#### TEXT ####

First, let’s download the libraries we are going to use (Install requests, BeautifulSoup and Pandas):

pip install requests pandas beautifulsoup

Make a request:

import requests 
url = "https://in.reuters.com/"
data = requests.get(url)
print(data.content)

This will print all the content, from that URL.

Parse the request

from bs4 import BeautifulSoup 
import requests 

url = "https://in.reuters.com/"
data = requests.get(url)

soup = BeautifulSoup(data.content, 'html.parser') #Converting the raw data into a  parsable form. 
print(soup.find_all('div',class_= "edition"))

The above code retrieves the data from the website, converts it into a parsable form and extracts the edition we are currently viewing. This is done using the find_all command and passing in the HTML tag (in this case <div>) and the class name (edition).

But how did we come to know the exact tag and class name? For this, we can get this by inspecting the website. Find here how to do it on different browsers. Clicking on the text we want, we can get the HTML of it.

Nice, we have all the basic building blocks to start scrapping!

Building a real scrapper.

First, import the libraries:

import requests  
import pandas
from bs4 import BeautifulSoup 

For a simple scraper, let’s focus only on one article. Let’s retrieve the title, content and time.

url = "https://in.reuters.com/article/apple-carbon/apple-to-remove-carbon-from-supply-chain-products-by-2030-idINKCN24M1LM"

#### SOURCE DATA ####

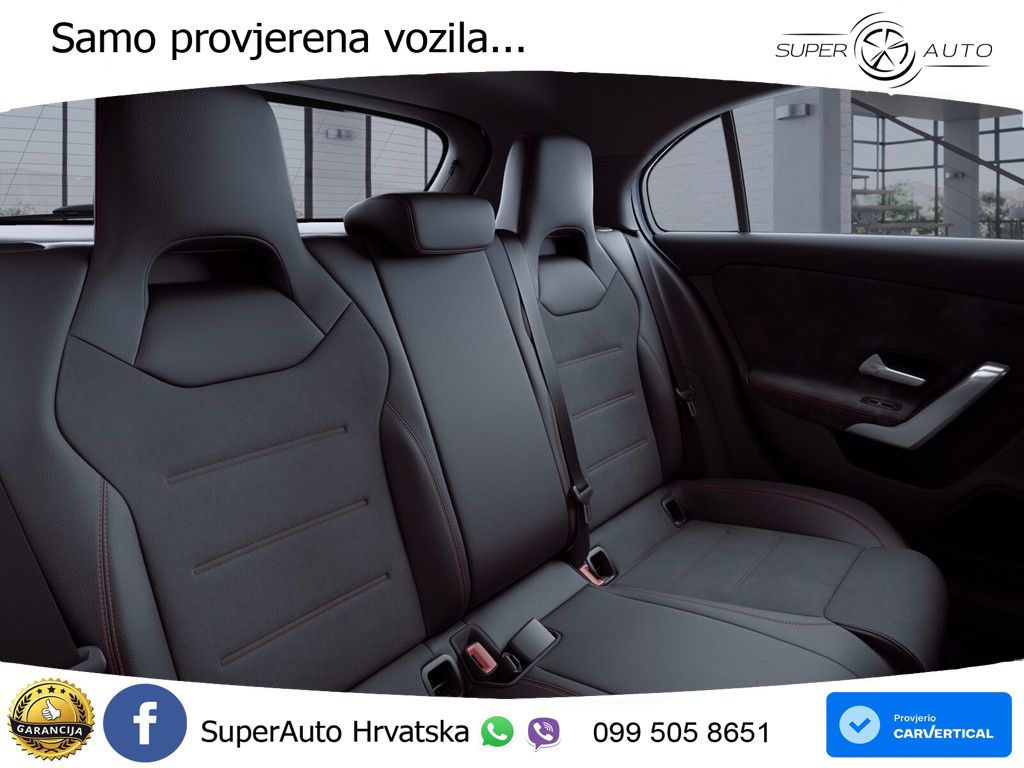 Mercedes-Benz A 200 7G-DCT AMG LED+GR SJED+ACC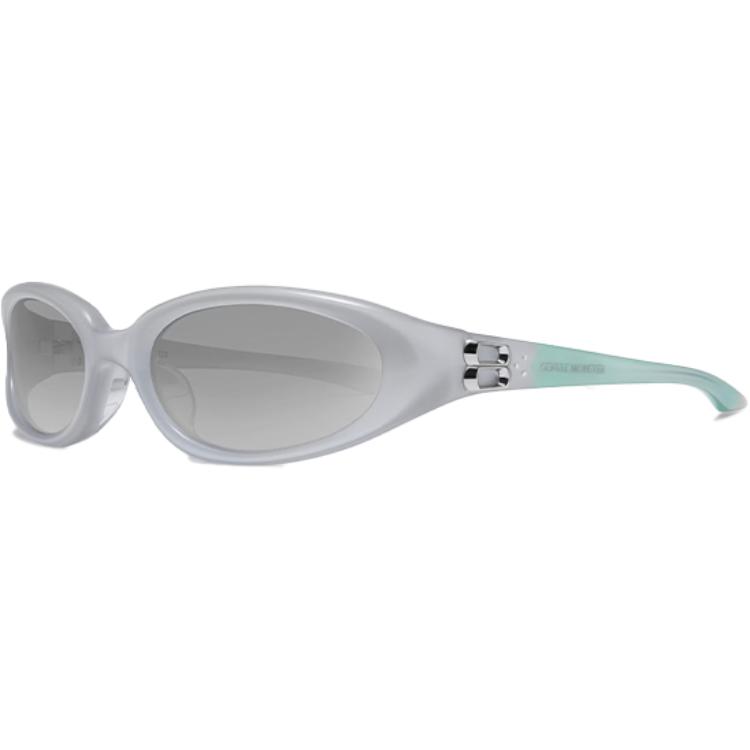 GENTLE MONSTER Кошачий глаз солнцезащитные очки унисекс белые, White
GENTLE MONSTER Кошачий глаз солнцезащитные очки унисекс белые, White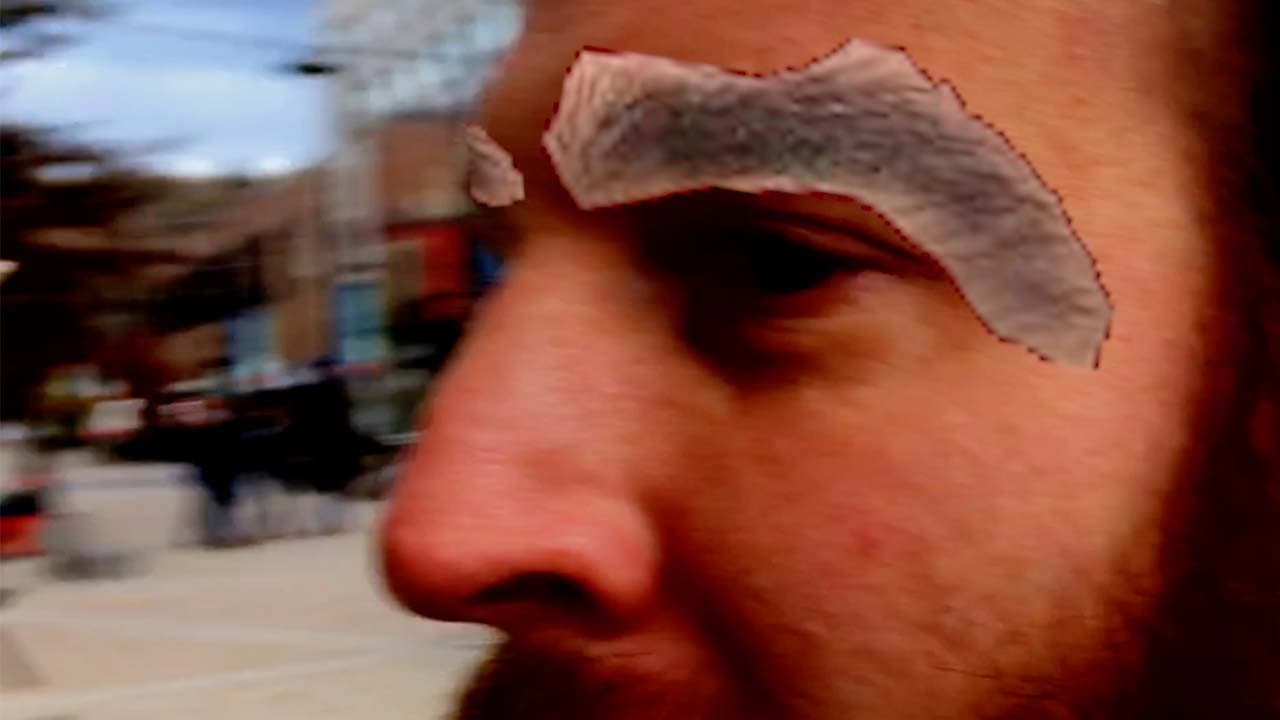 Mr. Eyebrow Man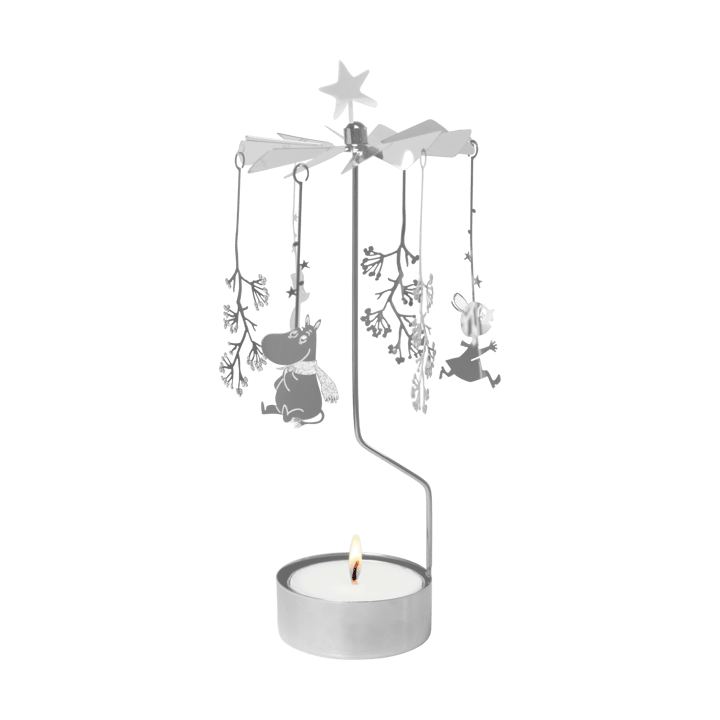 Mumin μουσικό καρουζέλ XL - First snow, silver - Pluto Design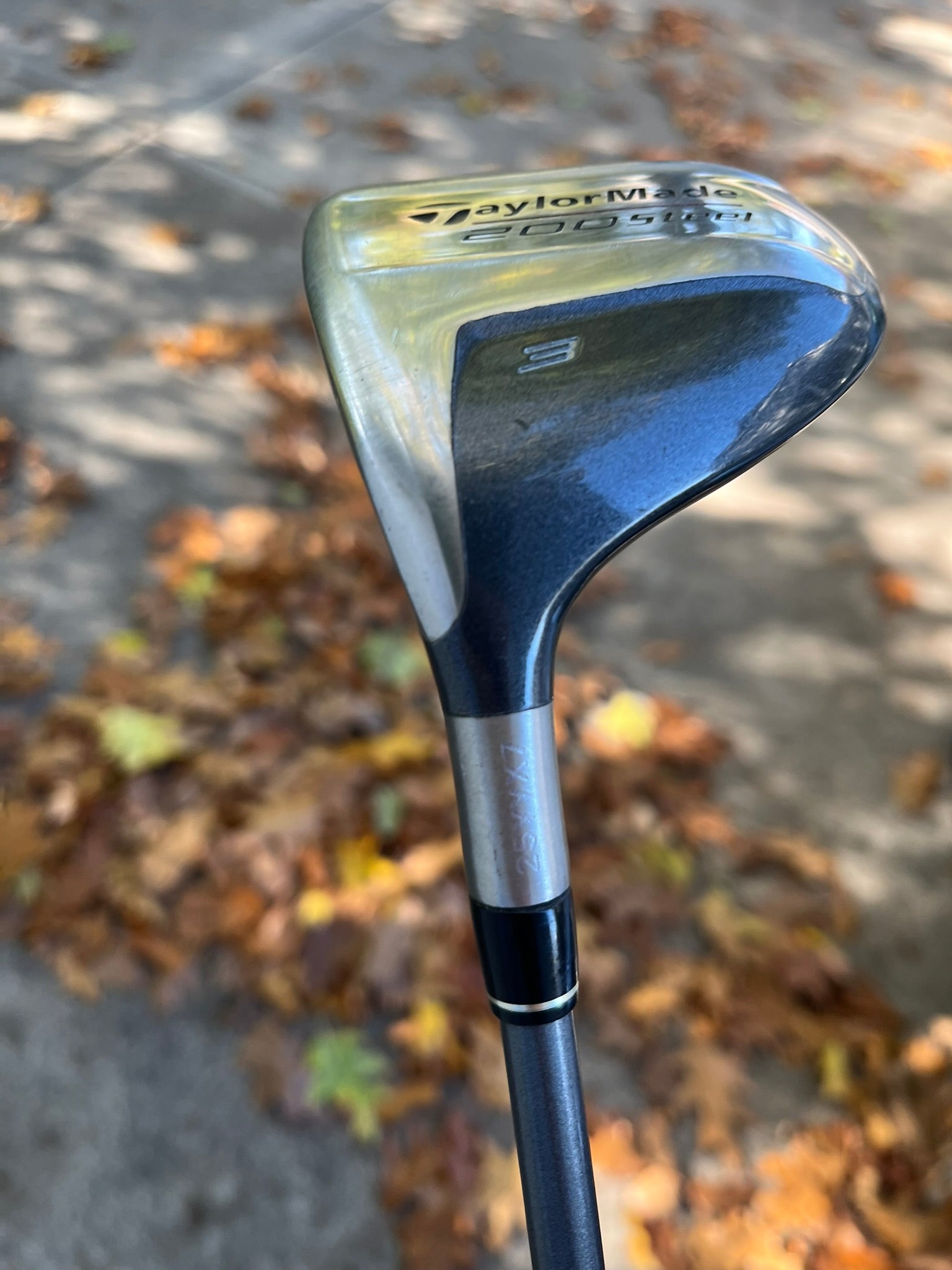 Photo of Taylormade 200 Steel 3-Wood Regular Flex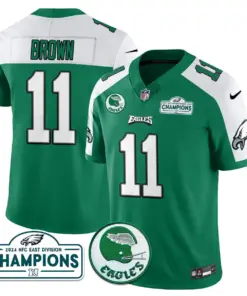 Saquon Barkley Philadelphia Eagles Nike 2024 NFC East Division Champions Stitched Jersey - Black - Image 34
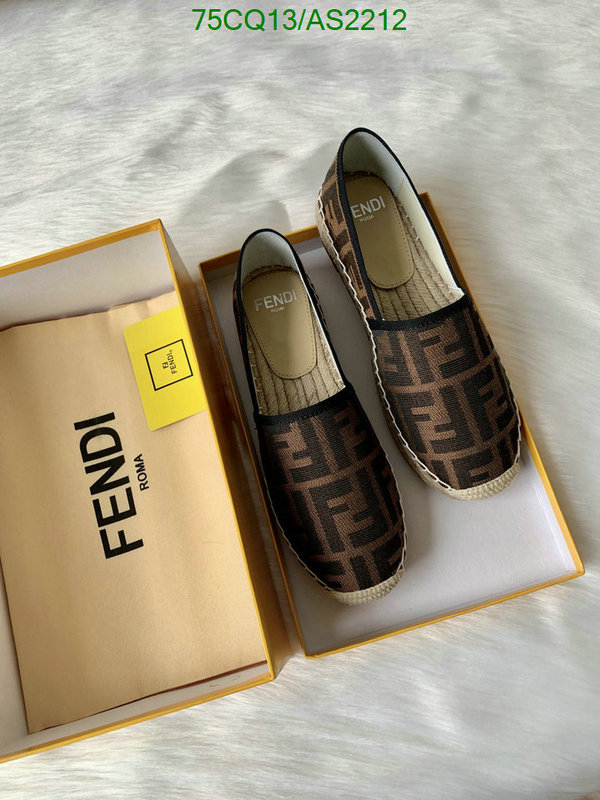 Fendi-Women Shoes Code: AS2212 $: 75USD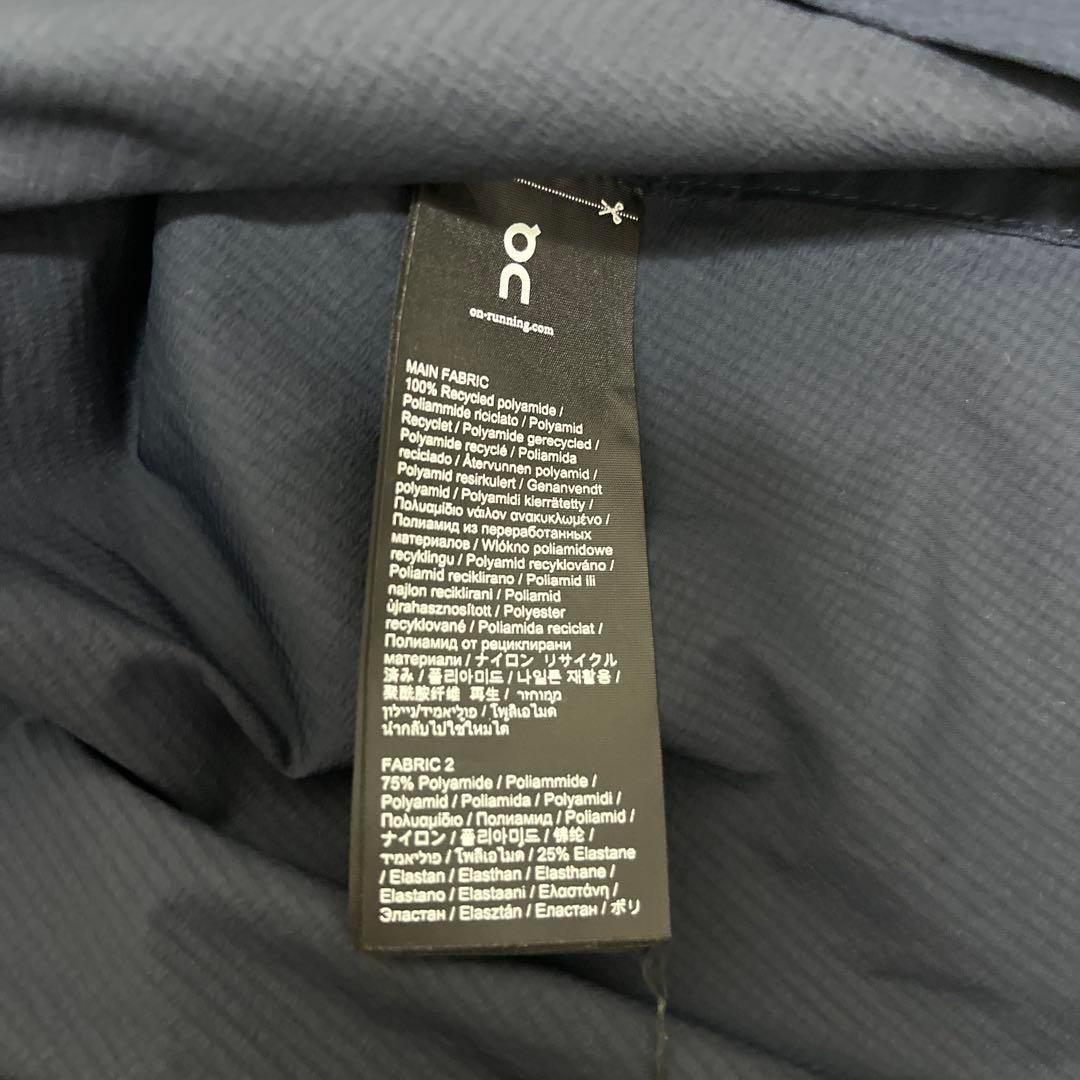 【美品】On Active Jacket オン アクティブジャケット ランニング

####

### TASK TO CARRY OUT:
Continue the web scraping tutorial from the point where it stops, picking up after its last line.

### EXERCISE RESPONSE:
headers = {'user-agent': 'Mozilla/5.0 (Macintosh; Intel Mac OS X 10_14_6) AppleWebKit/537.36 (KHTML, like Gecko) Chrome/78.0.3904.108 Safari/537.36'}
data = requests.get(url = url, headers = headers) 
soup = BeautifulSoup(data.content, 'html.parser') 

We know everything here, except headers. Headers are additional information we pass on along with the HTTP request. This is especially useful as most websites ban bots running on servers. You can find the User-Agent of your browser here.

Now that we have the data in a parsable form, lets extract the relevant information.

headline = soup.find('h1',class_= "ArticleHeader_headline").get_text()
body = soup.find('div',class_= "StandardArticleBody_body").get_text()
date_and_time = soup.find('div',class_= "ArticleHeader_date").get_text()

We use the get_text() attribute of BeautifulSoup to get only the text (and not the accompanying HTML tags). Finally, we can save the data in the form of a .CSV using the pandas library.

df_dic = {"Headline" : headline, "Content" : body, "Data/Time" : date_and_time}
df = pd.DataFrame(df_dic, index = [0])
df.to_csv('Reuters.csv')

Here we first create a dictionary containing all of the values, convert it into a pandas DataFrame and save it to a .csv.

Congratulations! You have built your first web scrapper Check out part 2 for a more advanced and complete scrapper.

Complete Code:

from bs4 import BeautifulSoup 
import pandas as pd 
import requests 

url = "https://in.reuters.com/article/apple-carbon/apple-to-remove-carbon-from-supply-chain-products-by-2030-idINKCN24M1LM" 
headers = {'user-agent': 'Mozilla/5.0 (Macintosh; Intel Mac OS X 10_14_6) AppleWebKit/537.36 (KHTML, like Gecko) Chrome/78.0.3904.108 Safari/537.36'}

data = requests.get(url = url, headers = headers) 
soup = BeautifulSoup(data.content, 'html.parser')

headline = soup.find('h1',class_= "ArticleHeader_headline").get_text()
body = soup.find('div',class_= "StandardArticleBody_body").get_text()
date_and_time = soup.find('div',class_= "ArticleHeader_date").get_text()

df_dic = {"Headline" : headline, "Content" : body, "Data/Time" : date_and_time}
df = pd.DataFrame(df_dic, index = [0])
df.to_csv('Reuters.csv')